--- THE REQUEST ---
Leave out the pictures and repeat every record exactly.
═══ THE RECORDS
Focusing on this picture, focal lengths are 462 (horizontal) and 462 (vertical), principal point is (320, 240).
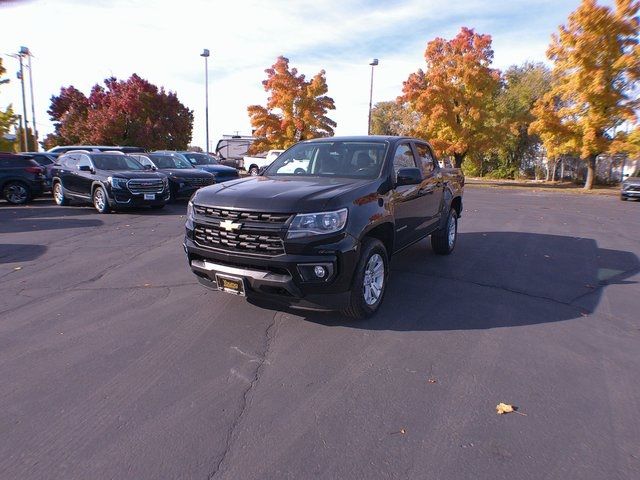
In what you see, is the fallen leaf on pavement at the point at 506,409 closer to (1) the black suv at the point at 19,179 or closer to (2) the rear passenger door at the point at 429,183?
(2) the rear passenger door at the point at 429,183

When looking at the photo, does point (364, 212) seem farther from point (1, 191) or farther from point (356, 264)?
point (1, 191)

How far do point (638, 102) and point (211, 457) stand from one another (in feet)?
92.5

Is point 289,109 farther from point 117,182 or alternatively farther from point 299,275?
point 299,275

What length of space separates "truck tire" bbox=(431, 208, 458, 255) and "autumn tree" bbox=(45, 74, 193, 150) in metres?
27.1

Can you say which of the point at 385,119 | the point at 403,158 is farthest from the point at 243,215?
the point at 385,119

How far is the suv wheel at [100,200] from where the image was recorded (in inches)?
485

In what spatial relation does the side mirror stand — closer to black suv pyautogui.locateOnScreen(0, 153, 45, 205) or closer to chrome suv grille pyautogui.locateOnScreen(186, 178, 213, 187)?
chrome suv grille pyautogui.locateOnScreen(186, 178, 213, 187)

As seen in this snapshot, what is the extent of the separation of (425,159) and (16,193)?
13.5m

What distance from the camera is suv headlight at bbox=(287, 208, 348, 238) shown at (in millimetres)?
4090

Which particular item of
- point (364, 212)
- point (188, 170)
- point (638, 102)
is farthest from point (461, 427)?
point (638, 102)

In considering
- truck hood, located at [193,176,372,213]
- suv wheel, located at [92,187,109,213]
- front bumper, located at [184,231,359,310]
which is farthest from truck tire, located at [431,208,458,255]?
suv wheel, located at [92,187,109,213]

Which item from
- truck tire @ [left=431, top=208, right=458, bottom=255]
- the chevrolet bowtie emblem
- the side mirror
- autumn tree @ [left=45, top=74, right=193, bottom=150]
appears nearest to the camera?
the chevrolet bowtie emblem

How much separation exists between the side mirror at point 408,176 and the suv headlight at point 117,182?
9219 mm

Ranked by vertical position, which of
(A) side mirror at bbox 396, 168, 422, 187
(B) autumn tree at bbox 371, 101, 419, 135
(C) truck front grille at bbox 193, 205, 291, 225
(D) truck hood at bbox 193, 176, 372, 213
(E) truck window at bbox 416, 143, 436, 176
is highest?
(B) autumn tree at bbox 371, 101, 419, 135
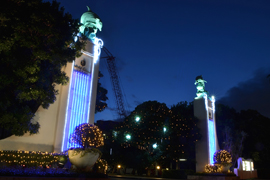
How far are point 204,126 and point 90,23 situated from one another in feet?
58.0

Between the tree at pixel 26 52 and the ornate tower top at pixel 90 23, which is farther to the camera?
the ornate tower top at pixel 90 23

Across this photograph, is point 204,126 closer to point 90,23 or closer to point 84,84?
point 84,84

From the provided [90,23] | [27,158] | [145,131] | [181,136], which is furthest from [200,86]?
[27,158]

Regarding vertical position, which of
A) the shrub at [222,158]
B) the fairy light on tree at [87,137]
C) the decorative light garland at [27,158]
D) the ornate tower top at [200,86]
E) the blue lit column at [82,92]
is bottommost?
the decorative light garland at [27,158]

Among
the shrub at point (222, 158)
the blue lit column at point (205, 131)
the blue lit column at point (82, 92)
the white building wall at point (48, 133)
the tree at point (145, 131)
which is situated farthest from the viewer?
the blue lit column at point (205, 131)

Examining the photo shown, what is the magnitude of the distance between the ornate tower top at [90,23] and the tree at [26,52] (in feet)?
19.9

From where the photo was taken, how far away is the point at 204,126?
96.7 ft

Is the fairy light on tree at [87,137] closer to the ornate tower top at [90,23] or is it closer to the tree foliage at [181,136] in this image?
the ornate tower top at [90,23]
══════
--- EXERCISE RESULT ---
Focusing on this picture, focal lengths are 462 (horizontal) and 462 (vertical), principal point is (320, 240).
In what you see, is the fallen leaf on pavement at the point at 506,409 closer to (1) the black suv at the point at 19,179 or closer to (2) the rear passenger door at the point at 429,183?
(2) the rear passenger door at the point at 429,183

When looking at the photo, does point (364, 212) seem farther from point (1, 191) or farther from point (356, 264)?
point (1, 191)

How far do point (638, 102) and point (211, 457) stand from one another (in feet)?
92.5

Is point 289,109 farther from point 117,182 or alternatively farther from point 299,275?
point 299,275

What length of space separates "truck tire" bbox=(431, 208, 458, 255) and "autumn tree" bbox=(45, 74, 193, 150) in metres?
27.1

Can you say which of the point at 385,119 | the point at 403,158 is farthest from the point at 243,215?
the point at 385,119

How far is the suv wheel at [100,200] from where the image was recorded (in inches)?
485

In what spatial relation does the side mirror stand — closer to black suv pyautogui.locateOnScreen(0, 153, 45, 205) or closer to chrome suv grille pyautogui.locateOnScreen(186, 178, 213, 187)?
chrome suv grille pyautogui.locateOnScreen(186, 178, 213, 187)

As seen in this snapshot, what is the extent of the separation of (425,159) and (16,193)?
13.5m

What distance from the camera is suv headlight at bbox=(287, 208, 348, 238) shown at (in millimetres)?
4090

Which particular item of
- point (364, 212)
- point (188, 170)
- point (638, 102)
is farthest from point (461, 427)?
point (638, 102)

In considering
- truck hood, located at [193,176,372,213]
- suv wheel, located at [92,187,109,213]
- front bumper, located at [184,231,359,310]
which is farthest from truck tire, located at [431,208,458,255]?
suv wheel, located at [92,187,109,213]

Which item from
- truck tire @ [left=431, top=208, right=458, bottom=255]
- the chevrolet bowtie emblem
- the side mirror
- autumn tree @ [left=45, top=74, right=193, bottom=150]
appears nearest to the camera?
the chevrolet bowtie emblem

How much separation exists between the side mirror at point 408,176 and the suv headlight at point 117,182?
9219 mm

Ranked by vertical position, which of
(A) side mirror at bbox 396, 168, 422, 187
(B) autumn tree at bbox 371, 101, 419, 135
(C) truck front grille at bbox 193, 205, 291, 225
(D) truck hood at bbox 193, 176, 372, 213
(E) truck window at bbox 416, 143, 436, 176
is highest?
(B) autumn tree at bbox 371, 101, 419, 135
How far are point 204,126 and point 90,23 situated from one another in feet?
58.0

Between the tree at pixel 26 52 and the ornate tower top at pixel 90 23, which is farther to the camera?
the ornate tower top at pixel 90 23

Across this photograph, is point 204,126 closer to point 90,23 or closer to point 84,84?
point 84,84

From the provided [90,23] | [27,158] | [145,131] | [181,136], which is furthest from [200,86]?
[27,158]

Regarding vertical position, which of
A) the shrub at [222,158]
B) the fairy light on tree at [87,137]
C) the decorative light garland at [27,158]
D) the ornate tower top at [200,86]
E) the blue lit column at [82,92]
is bottommost?
the decorative light garland at [27,158]

Among
the shrub at point (222, 158)
the blue lit column at point (205, 131)
the blue lit column at point (82, 92)
the white building wall at point (48, 133)
the tree at point (145, 131)
which is situated farthest from the viewer?
the blue lit column at point (205, 131)

Examining the photo shown, what is the magnitude of the distance between the ornate tower top at [90,23] and the tree at [26,52] (in feet)?
19.9

From where the photo was taken, how far away is the point at 204,126?
96.7 ft

Is the fairy light on tree at [87,137] closer to the ornate tower top at [90,23] or is it closer to the tree foliage at [181,136] in this image?
the ornate tower top at [90,23]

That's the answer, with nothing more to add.